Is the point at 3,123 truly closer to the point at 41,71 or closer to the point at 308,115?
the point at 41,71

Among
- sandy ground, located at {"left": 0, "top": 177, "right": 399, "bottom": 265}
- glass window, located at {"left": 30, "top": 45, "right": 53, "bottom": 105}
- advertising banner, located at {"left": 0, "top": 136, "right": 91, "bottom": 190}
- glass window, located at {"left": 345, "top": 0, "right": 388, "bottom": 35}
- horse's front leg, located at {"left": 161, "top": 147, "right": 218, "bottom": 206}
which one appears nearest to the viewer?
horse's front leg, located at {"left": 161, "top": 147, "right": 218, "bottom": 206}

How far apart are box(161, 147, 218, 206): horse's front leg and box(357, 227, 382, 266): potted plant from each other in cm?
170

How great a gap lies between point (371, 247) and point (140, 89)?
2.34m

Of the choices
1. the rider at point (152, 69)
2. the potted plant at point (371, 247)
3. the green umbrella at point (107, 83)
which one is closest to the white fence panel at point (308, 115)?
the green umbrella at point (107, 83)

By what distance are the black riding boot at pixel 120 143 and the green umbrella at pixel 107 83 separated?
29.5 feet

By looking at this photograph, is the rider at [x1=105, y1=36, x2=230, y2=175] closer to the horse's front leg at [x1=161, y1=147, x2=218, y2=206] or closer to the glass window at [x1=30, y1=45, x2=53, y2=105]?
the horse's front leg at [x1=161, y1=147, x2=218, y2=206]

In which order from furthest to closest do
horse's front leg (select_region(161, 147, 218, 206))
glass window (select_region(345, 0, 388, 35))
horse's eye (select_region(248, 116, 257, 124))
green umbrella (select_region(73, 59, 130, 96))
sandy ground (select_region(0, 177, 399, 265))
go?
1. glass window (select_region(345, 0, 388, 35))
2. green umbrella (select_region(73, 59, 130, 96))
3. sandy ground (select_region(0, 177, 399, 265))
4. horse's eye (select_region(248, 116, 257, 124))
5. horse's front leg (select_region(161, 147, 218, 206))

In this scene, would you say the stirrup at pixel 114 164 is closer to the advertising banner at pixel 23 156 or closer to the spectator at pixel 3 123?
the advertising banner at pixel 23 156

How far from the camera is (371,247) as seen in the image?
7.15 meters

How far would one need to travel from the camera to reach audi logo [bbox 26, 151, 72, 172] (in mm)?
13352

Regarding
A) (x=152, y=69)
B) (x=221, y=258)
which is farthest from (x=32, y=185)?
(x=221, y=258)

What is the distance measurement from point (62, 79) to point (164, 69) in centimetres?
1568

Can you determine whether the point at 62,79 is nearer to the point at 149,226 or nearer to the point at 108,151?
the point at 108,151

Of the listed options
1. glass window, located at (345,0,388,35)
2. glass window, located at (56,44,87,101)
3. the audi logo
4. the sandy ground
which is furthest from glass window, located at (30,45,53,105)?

...

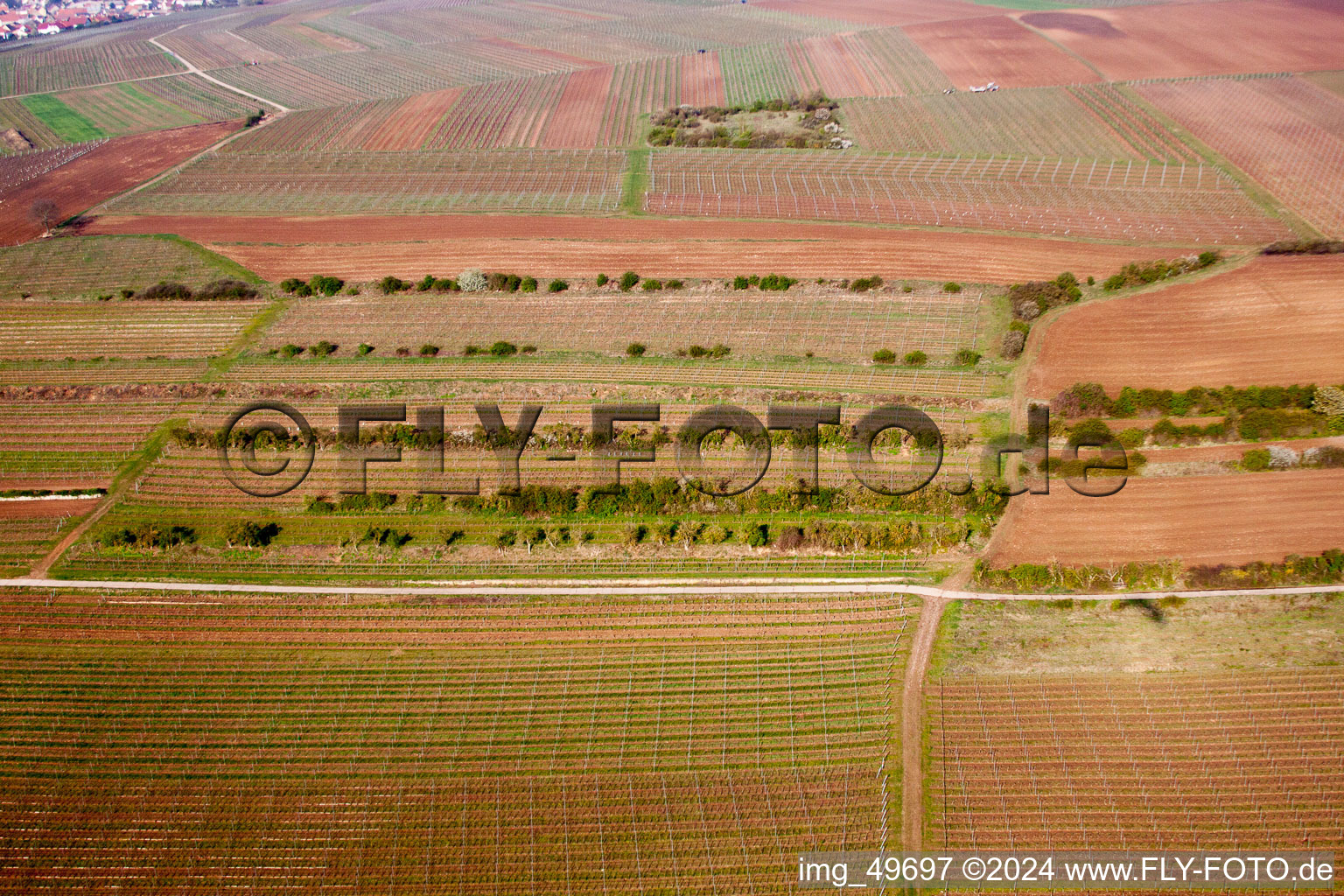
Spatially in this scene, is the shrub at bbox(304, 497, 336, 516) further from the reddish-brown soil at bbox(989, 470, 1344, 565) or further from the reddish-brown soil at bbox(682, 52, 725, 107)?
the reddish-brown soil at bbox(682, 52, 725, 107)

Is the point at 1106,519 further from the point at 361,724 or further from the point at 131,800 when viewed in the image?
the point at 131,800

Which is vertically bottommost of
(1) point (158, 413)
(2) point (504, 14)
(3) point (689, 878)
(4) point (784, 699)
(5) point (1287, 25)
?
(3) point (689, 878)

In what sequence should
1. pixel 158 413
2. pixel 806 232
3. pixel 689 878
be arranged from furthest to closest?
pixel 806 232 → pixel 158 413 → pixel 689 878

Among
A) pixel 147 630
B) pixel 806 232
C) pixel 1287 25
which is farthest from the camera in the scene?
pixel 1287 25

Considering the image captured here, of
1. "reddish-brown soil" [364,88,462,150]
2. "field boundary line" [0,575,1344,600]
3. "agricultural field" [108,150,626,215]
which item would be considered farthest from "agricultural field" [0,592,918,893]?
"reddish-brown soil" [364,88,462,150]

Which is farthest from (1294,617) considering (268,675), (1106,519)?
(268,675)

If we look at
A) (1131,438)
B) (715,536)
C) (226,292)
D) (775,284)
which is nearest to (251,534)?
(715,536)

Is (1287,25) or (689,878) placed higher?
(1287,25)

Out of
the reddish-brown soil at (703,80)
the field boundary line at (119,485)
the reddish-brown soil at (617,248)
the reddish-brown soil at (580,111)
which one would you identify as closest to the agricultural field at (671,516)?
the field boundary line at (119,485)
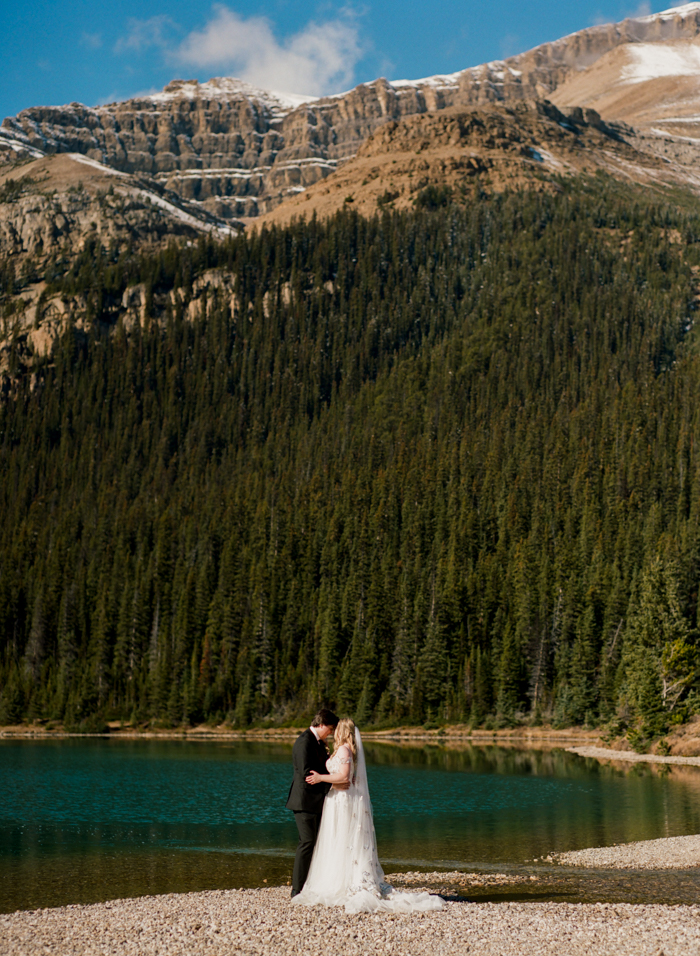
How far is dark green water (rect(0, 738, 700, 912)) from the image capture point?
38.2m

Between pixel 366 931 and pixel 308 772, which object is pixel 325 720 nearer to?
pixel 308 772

---

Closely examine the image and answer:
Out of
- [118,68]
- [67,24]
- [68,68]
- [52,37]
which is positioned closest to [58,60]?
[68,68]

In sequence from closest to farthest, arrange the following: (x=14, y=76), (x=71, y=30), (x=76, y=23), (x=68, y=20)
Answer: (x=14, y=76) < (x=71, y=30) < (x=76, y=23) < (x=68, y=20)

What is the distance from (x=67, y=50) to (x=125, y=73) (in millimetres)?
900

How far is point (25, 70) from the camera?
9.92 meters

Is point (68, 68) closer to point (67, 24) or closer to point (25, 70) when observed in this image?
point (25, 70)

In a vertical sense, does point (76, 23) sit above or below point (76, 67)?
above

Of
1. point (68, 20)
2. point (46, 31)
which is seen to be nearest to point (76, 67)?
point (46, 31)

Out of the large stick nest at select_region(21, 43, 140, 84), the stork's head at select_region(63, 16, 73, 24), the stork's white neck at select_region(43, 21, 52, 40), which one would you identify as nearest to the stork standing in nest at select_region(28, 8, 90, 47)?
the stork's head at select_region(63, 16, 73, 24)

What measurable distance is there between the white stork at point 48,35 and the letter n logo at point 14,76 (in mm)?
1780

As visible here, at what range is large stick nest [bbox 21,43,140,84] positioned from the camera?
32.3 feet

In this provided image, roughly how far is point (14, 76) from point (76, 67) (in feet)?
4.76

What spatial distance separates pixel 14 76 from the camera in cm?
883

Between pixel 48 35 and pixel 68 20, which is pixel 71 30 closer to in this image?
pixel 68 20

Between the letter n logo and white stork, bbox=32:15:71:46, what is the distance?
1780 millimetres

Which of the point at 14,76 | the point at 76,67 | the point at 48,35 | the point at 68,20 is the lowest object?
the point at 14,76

THE TASK:
Please write out, word for word, the rows above from the line containing "How far is point (25, 70) from the camera?" up to and including the line containing "1780 millimetres".

THE SOLUTION:
How far is point (25, 70) from the camera?
9.92 meters

Is point (68, 68) closer to point (67, 24) or closer to point (25, 70) when observed in this image?
point (25, 70)

In a vertical sense, does point (76, 23) sit above or below point (76, 67)?
above

Of
1. point (68, 20)
2. point (46, 31)
which is seen to be nearest to point (76, 67)?
point (46, 31)

Out of the large stick nest at select_region(21, 43, 140, 84), the stork's head at select_region(63, 16, 73, 24), the stork's white neck at select_region(43, 21, 52, 40), which one would you identify as nearest to the stork standing in nest at select_region(28, 8, 90, 47)?
the stork's head at select_region(63, 16, 73, 24)

What measurable distance is there between the white stork at point 48,35 and the letter n logo at point 14,76 (in mm)?
1780

As visible here, at what range is large stick nest [bbox 21,43,140,84] positioned from the camera?
32.3 feet

In this provided image, roughly how far is point (14, 76) from point (76, 67) (in feet)?
4.76

What spatial distance separates pixel 14 76 from the camera in cm?
883

Between pixel 48 35 and pixel 68 20, which is pixel 71 30 closer to in this image?
pixel 68 20

Between the letter n logo and white stork, bbox=32:15:71:46, what is the distance?
1780 millimetres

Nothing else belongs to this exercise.